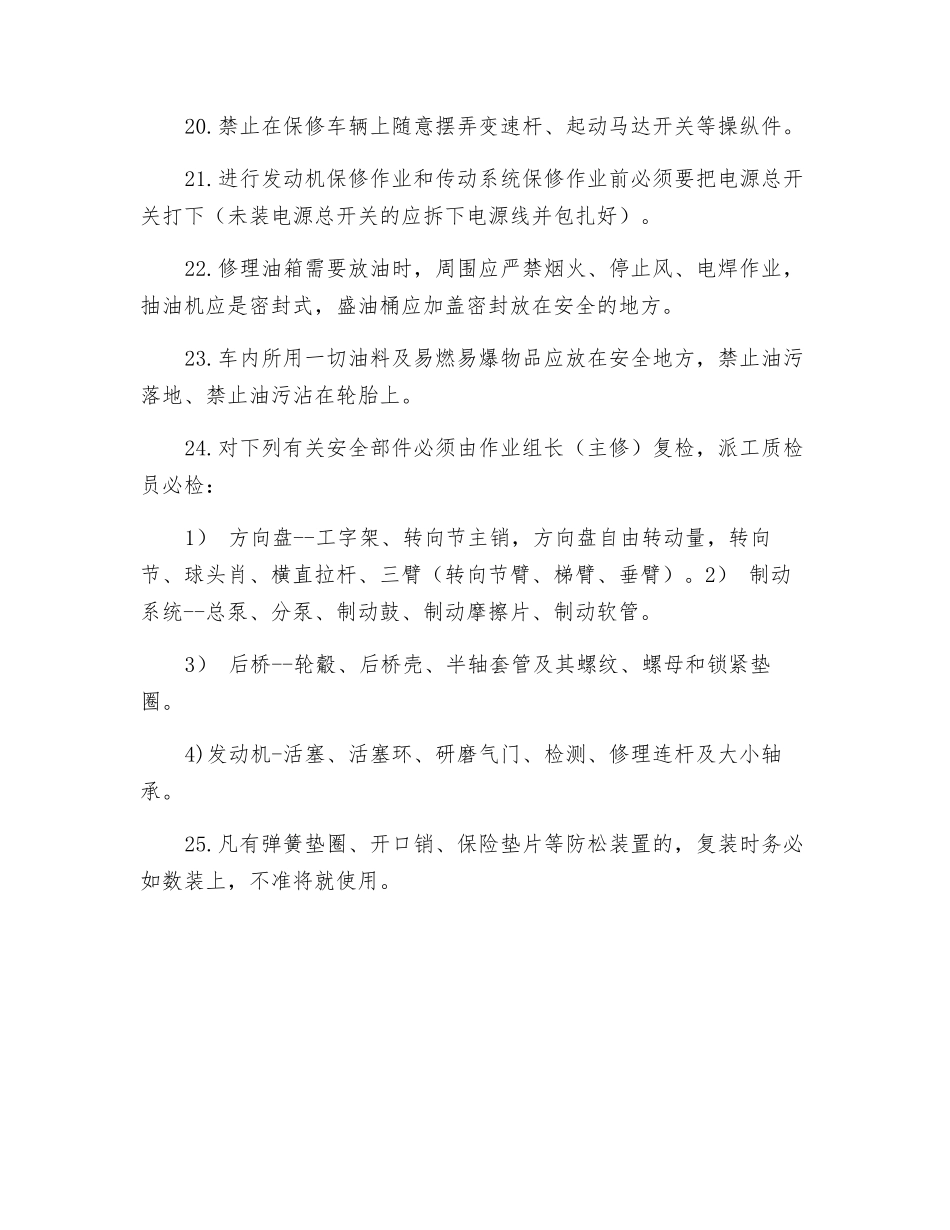 20.禁止在保修车辆上随意摆弄变速杆、起动马达开关等操纵件。

21.进行发动机保修作业和传动系统保修作业前必须要把电源总开关打下（未装电源总开关的应拆下电源线并包扎好）。

22.修理油箱需要放油时，周围应严禁烟火、停止风、电焊作业，抽油机应是密封式，盛油桶应加盖密封放在安全的地方。

23.车内所用一切油料及易燃易爆物品应放在安全地方，禁止油污落地、禁止油污沾在轮胎上。

24.对下列有关安全部件必须由作业组长（主修）复检，派工质检员必检：

1） 方向盘--工字架、转向节主销，方向盘自由转动量，转向节、球头肖、横直拉杆、三臂（转向节臂、梯臂、垂臂）。2） 制动系统--总泵、分泵、制动鼓、制动摩擦片、制动软管。

3） 后桥--轮毂、后桥壳、半轴套管及其螺纹、螺母和锁紧垫圈。

4)发动机-活塞、活塞环、研磨气门、检测、修理连杆及大小轴承。

25.凡有弹簧垫圈、开口销、保险垫片等防松装置的，复装时务必如数装上，不准将就使用。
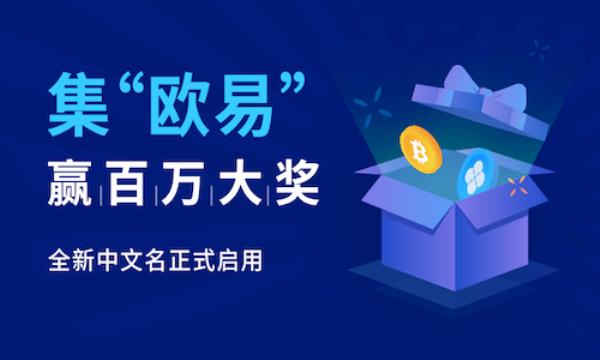 集“欧易”

赢百万大奖

全新中文名正式启用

_ _ _ _ _ _ _

Your task ▸
Each entry should come back exactly as written, with its pictures omitted.

Your response ▸
 20.禁止在保修车辆上随意摆弄变速杆、起动马达开关等操纵件。

21.进行发动机保修作业和传动系统保修作业前必须要把电源总开关打下（未装电源总开关的应拆下电源线并包扎好）。

22.修理油箱需要放油时，周围应严禁烟火、停止风、电焊作业，抽油机应是密封式，盛油桶应加盖密封放在安全的地方。

23.车内所用一切油料及易燃易爆物品应放在安全地方，禁止油污落地、禁止油污沾在轮胎上。

24.对下列有关安全部件必须由作业组长（主修）复检，派工质检员必检：

1） 方向盘--工字架、转向节主销，方向盘自由转动量，转向节、球头肖、横直拉杆、三臂（转向节臂、梯臂、垂臂）。2） 制动系统--总泵、分泵、制动鼓、制动摩擦片、制动软管。

3） 后桥--轮毂、后桥壳、半轴套管及其螺纹、螺母和锁紧垫圈。

4)发动机-活塞、活塞环、研磨气门、检测、修理连杆及大小轴承。

25.凡有弹簧垫圈、开口销、保险垫片等防松装置的，复装时务必如数装上，不准将就使用。
 集“欧易”

赢百万大奖

全新中文名正式启用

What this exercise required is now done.